Tuna Indonesia raih ekolabel MSC lagi, pengakuan dunia
Jakarta (ANTARA) - Meski masih dihantam pandemi COVID-19, Indonesia tetap menorehkan prestasi membanggakan, dan itu di level dunia.
Catatan prestasi itu adalah diraihnya sertifikasi ekolabel internasional untuk sektor perikanan dan kelautan, yakni Marine Stewardship Council (MSC) di sektor perikanan tuna.
MSC sendiri merupakan program sertifikasi dan ekolabel terkemuka di dunia untuk makanan laut alami yang lestari.
Dengan program sertifikasi dan ekolabel makanan lautnya, MSC berusaha untuk mengakui dan memberi penghargaan pada perikanan
lestari dan untuk memanfaatkan daya beli konsumen dan retailer untuk mempromosikan praktik-praktik yang bertanggung jawab terhadap lingkungan.
Perolehan sertifikat MSC untuk perikanan ini dikoordinasikan oleh Asosiasi Perikanan Pole and Line dan Handline Indonesia (AP2HI), dan kali ini merupakan raihan yang ketiga untuk perikanan di Indonesia, namun yang terbesar dari sebanyak 380 kapal, dengan estimasi volume produksi sebesar 11.894 ton, di empat wilayah pengelolaan perikanan (WPP).
Sebelumnya perikanan pole and line tuna yang berbasis di Sorong, Papua Barat, dan perikanan handline yang berbasis di Pulau Buru, Provinsi Maluku, juga telah mendapatkan sertifikasi serupa, masing-masing di 2018 dan 2019.
Sertifikat yang diraih oleh AP2HI ini mencakup perairan sekitar Selat Makasar dan Laut Flores (Wilayah Pengelolaan Perikanan/WPP 713), Laut Banda (WPP 714), Laut Maluku (WPP 715), Laut Sulawesi (WPP 716) untuk perikanan dengan target tuna sirip kuning dan cakalang.
Kementerian Perencanaan Pembangunan Nasional/Bappenas mengapresiasi sekaligus menyatakan bahwa dengan diperolehnya sertifikasi ekolabel
MSC itu perikanan tuna Indonesia diakui secara global telah menerapkan prinsip perikanan berkelanjutan.

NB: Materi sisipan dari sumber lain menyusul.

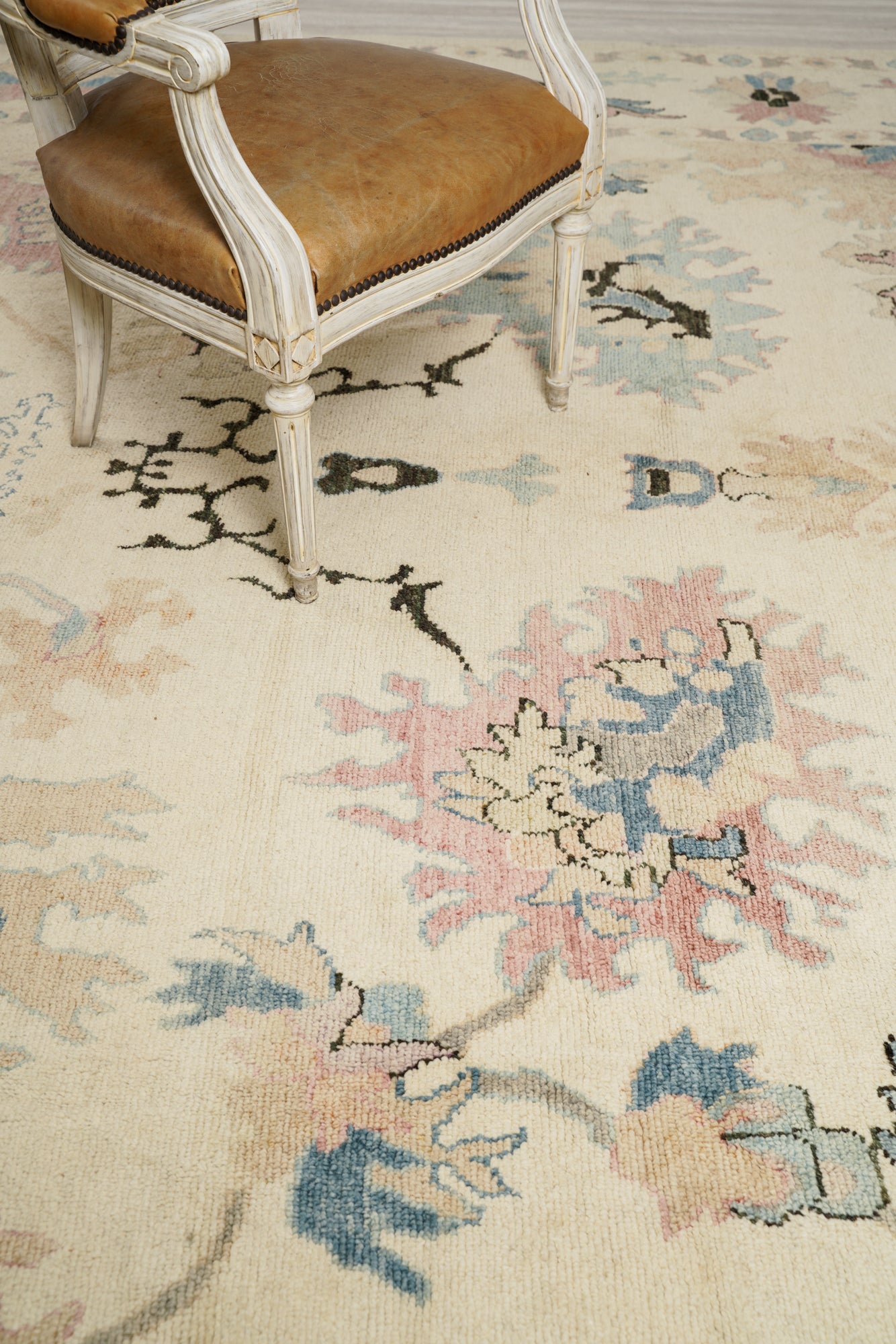 Modern Afghan Oushak Rug 14'9" x 11'10"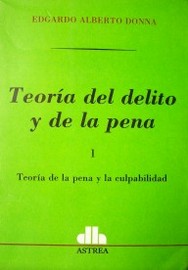 Teoría del delito y de la pena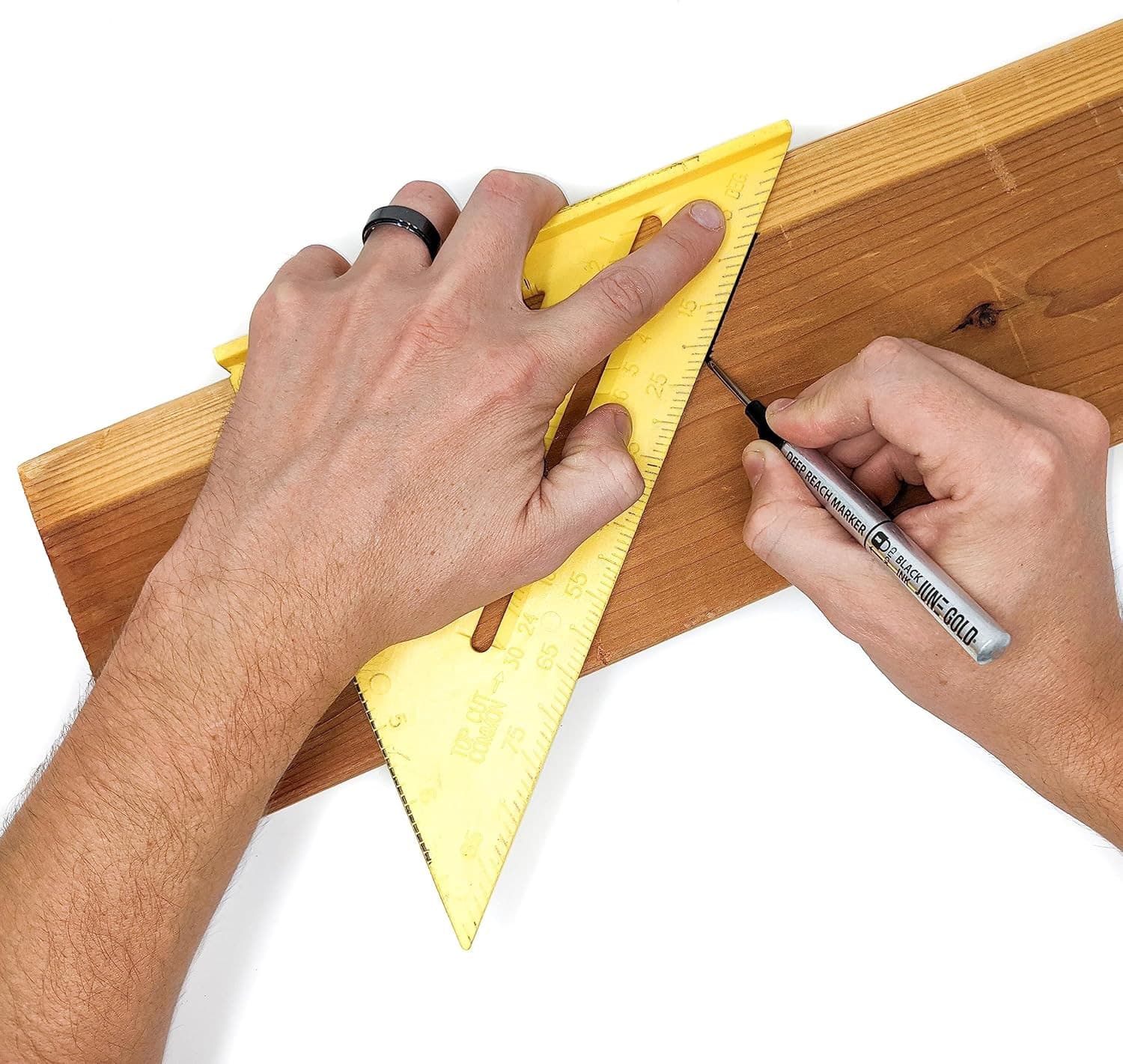 2 Black Deep Reach Markers, 2 Ink Refill Bottles, 2 Tip Replacements, 30 mm Reac 5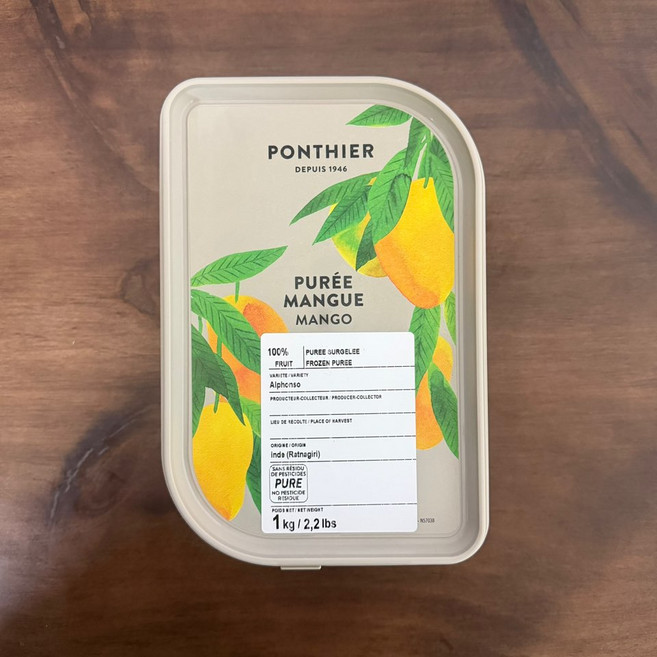 퐁티에 냉동 망고 퓨레 1kg 프랑스 Ponthier 알폰소 망고 무가당 과일퓨레, 1개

"Diraihnya sertifikat MSC ini merupakan pengakuan global bahwa perikanan tuna nasional, khususnya pole and line dan handline telah memenuhi prinsip dan indikator perikanan yang berkelanjutan", kata Direktur Kelautan dan Perikanan, Kementerian PPN/Bappenas Sri Yanti.
Penilaian dalam sertifikasi ini dilakukan secara sistematis dan secara menyeluruh mencakup aspek kesehatan stok ikan target, minimalisasi dampak lingkungan dari perikanan dan keberadaan tata kelola perikanan yang efektif.
Secara khusus, hasil penilaian terhadap perikanan tuna pole and line dan handline dalam proses sertifikasi yang berlangsung sejak akhir 2019 ini menyatakan bahwa stok kedua spesies target, yaitu tuna sirip kuning (yellowfin tuna) dan cakalang (skipjack tuna) Indonesia ini berada jauh di atas batasan yang dapat mengganggu proses rekrutmen dan berfluktuasi di batasan yang konsisten dengan maximum sustainable yield (MSY).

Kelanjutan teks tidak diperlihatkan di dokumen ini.